_Registros de dados:_

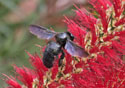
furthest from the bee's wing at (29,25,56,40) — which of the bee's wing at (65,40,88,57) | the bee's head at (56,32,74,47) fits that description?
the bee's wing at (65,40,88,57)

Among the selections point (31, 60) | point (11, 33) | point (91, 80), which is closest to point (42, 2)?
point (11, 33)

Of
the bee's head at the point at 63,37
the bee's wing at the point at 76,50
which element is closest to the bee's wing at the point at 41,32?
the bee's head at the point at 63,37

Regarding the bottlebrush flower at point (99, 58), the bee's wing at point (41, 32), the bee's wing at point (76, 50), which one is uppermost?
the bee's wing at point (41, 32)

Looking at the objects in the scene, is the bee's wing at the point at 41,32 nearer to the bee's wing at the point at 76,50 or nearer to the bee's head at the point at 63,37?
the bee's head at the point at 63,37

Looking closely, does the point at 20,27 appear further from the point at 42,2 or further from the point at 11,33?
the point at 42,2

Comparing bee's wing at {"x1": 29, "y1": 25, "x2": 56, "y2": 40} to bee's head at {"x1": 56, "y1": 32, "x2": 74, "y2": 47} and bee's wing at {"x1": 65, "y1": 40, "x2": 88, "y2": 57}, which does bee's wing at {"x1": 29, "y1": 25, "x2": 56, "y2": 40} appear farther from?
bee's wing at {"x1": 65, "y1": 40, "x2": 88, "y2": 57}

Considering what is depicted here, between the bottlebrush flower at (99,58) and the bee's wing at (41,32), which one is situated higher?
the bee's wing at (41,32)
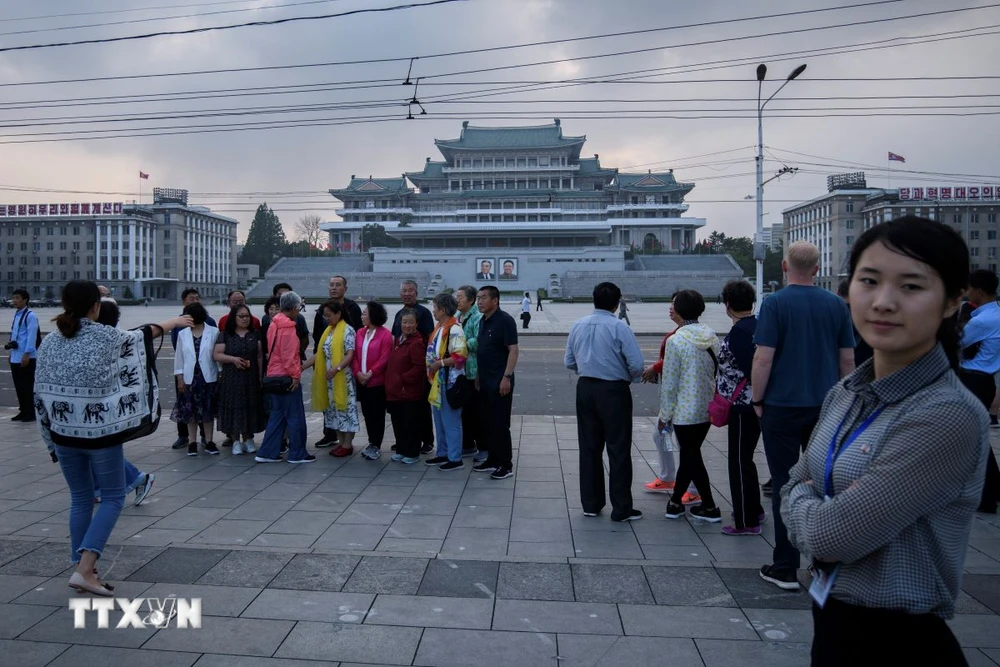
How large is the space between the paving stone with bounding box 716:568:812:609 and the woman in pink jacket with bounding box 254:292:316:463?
...
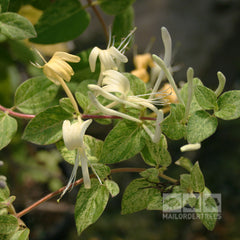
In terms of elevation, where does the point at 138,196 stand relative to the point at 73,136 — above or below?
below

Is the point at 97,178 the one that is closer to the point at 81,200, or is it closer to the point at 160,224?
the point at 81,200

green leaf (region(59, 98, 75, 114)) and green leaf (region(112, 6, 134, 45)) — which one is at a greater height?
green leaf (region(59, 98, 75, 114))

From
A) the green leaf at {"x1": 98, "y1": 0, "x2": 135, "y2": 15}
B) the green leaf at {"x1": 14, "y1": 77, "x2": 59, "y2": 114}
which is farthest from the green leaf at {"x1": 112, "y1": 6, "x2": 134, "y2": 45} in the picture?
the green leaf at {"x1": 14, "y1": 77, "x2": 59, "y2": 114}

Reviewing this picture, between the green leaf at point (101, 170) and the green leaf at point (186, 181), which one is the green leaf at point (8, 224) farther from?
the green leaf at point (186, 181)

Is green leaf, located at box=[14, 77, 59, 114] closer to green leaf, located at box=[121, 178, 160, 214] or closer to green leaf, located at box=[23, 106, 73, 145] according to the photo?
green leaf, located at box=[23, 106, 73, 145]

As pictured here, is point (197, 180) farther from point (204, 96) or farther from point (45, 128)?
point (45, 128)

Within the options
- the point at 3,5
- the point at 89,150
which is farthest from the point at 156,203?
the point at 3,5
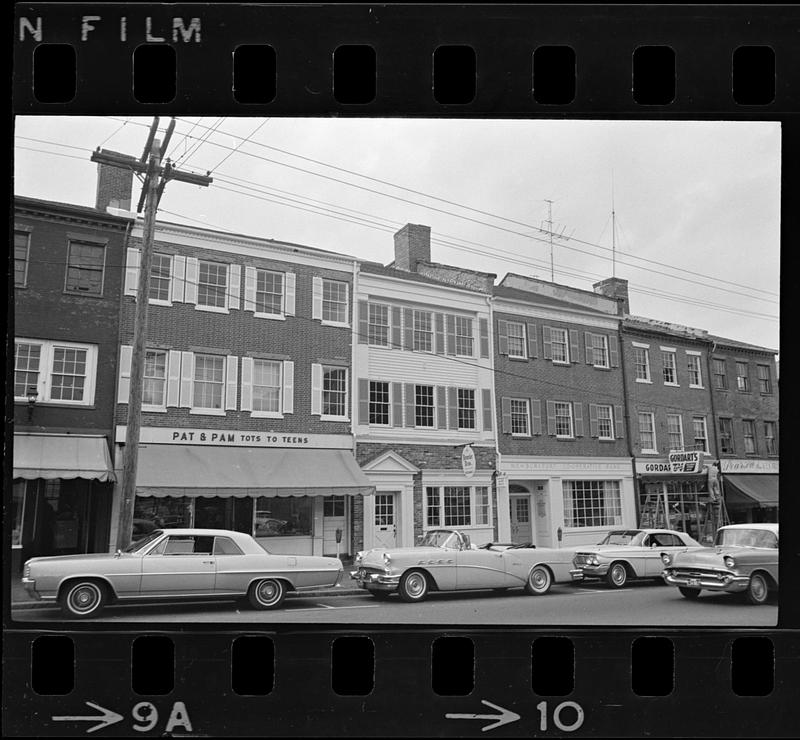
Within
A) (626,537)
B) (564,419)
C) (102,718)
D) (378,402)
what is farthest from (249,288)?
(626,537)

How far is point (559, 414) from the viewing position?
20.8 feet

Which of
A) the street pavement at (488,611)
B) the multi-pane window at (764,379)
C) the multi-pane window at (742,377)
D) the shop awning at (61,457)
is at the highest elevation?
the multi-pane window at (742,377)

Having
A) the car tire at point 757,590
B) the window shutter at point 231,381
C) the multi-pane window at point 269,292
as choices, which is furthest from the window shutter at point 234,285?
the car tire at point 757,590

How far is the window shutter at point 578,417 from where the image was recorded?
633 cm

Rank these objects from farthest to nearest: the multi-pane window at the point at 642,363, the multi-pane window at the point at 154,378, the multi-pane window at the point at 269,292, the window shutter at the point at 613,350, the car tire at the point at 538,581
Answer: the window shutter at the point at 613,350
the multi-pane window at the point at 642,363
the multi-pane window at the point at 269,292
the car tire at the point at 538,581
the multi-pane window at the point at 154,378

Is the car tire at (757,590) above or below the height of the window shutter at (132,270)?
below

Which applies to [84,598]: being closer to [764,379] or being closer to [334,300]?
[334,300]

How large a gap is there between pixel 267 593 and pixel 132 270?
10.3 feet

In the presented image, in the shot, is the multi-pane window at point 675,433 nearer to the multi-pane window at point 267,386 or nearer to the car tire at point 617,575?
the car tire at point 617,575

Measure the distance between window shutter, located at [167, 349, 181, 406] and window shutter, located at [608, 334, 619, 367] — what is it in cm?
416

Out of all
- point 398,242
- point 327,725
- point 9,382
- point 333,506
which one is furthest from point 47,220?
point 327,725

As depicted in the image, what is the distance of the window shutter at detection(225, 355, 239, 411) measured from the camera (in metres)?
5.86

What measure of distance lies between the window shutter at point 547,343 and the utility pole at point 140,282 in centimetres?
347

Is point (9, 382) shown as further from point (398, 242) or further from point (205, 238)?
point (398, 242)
==
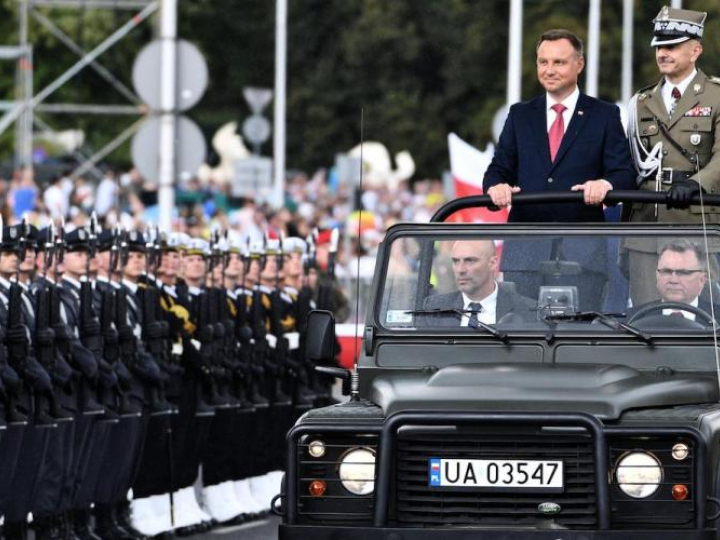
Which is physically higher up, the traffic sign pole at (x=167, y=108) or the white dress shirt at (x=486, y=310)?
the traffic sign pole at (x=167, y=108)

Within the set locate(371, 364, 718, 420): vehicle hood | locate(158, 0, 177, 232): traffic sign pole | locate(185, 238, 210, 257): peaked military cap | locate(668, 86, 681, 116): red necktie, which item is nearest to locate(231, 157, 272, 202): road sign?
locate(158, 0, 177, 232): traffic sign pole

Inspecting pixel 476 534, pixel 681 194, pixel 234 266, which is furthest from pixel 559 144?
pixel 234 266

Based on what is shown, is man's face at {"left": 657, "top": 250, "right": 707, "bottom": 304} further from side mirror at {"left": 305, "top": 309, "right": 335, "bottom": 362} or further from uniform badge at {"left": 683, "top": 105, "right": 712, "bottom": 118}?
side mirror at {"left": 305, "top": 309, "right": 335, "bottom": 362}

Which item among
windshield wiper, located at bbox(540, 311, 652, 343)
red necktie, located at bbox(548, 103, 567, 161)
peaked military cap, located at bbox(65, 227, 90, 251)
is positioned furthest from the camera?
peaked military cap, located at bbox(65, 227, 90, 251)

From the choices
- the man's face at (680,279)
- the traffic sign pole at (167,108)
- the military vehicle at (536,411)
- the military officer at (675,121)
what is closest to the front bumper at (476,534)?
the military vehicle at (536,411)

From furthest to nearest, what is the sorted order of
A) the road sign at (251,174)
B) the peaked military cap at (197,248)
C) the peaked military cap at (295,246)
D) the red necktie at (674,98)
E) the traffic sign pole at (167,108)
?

_O exercício:_
Filtre os registros e copie cada linha que contenha a palavra "Looking".

_Solução a seguir:_
Looking at the objects in the scene, is the bee's wing at the point at 41,32 nearer to the bee's wing at the point at 76,50 or nearer to the bee's head at the point at 63,37?
Looking closely, does the point at 20,27 appear further from the point at 42,2 or further from the point at 11,33?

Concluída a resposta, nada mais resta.